*** Data under study Section Begins ***
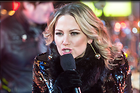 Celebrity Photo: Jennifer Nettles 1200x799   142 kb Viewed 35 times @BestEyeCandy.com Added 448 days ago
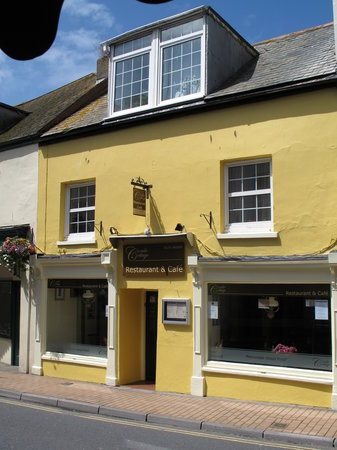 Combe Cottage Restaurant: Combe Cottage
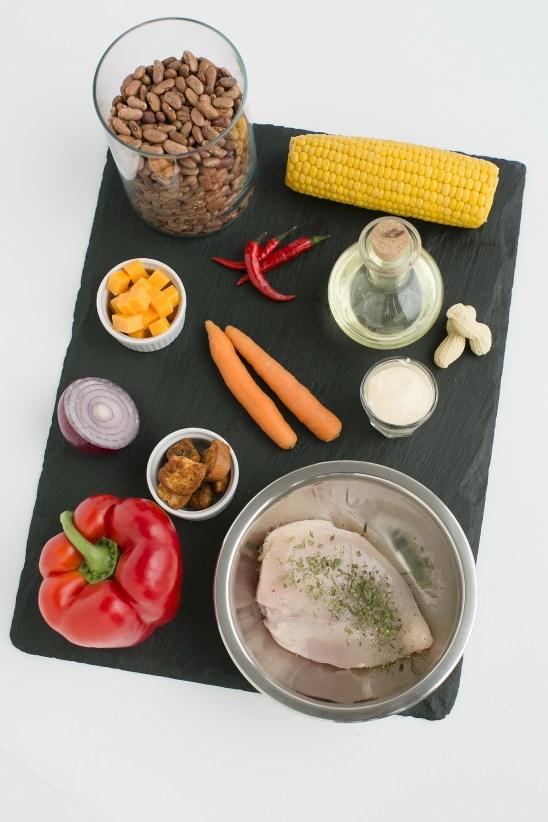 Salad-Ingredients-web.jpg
*** Data under study Section Ends ***
*** Data under study Section Begins ***
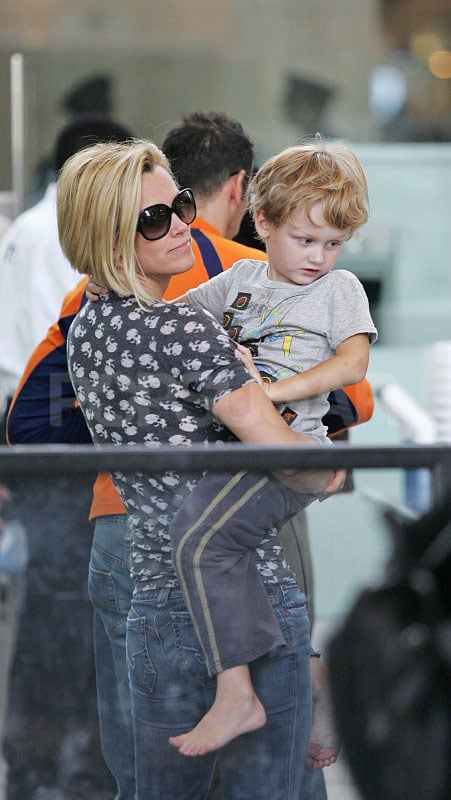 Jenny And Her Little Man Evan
*** Data under study Section Ends ***
*** Data under study Section Begins ***
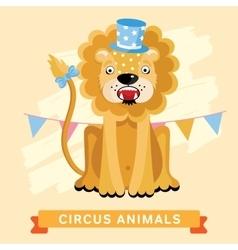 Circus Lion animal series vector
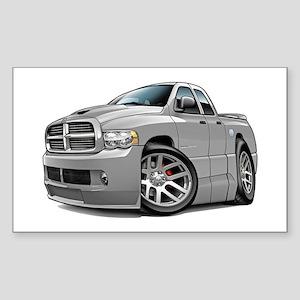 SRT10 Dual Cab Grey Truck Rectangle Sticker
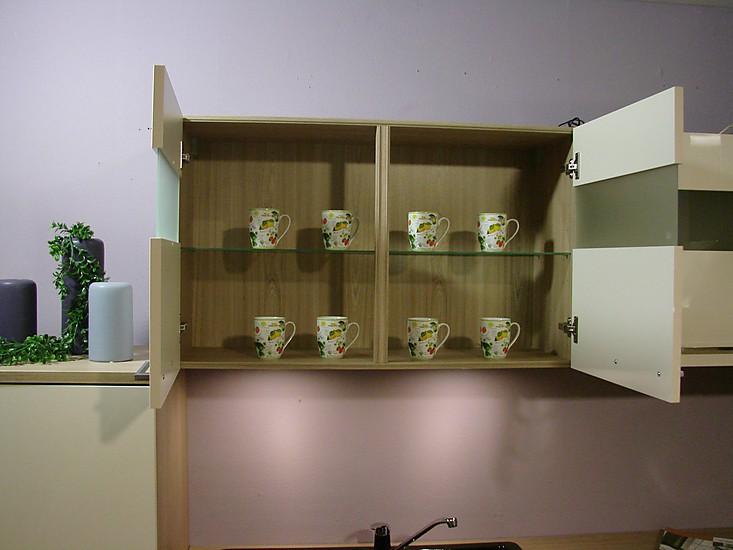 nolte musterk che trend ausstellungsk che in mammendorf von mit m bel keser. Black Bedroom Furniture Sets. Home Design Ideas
*** Data under study Section Ends ***
In the material above, one part opens with the line containing "SRT10 Dual Cab Grey Truck Rectangle Sticker" and closes with the line containing "nolte musterk che". Write out that part exactly and skip its pictures.

 SRT10 Dual Cab Grey Truck Rectangle Sticker
 nolte musterk che trend ausstellungsk che in mammendorf von mit m bel keser. Black Bedroom Furniture Sets. Home Design Ideas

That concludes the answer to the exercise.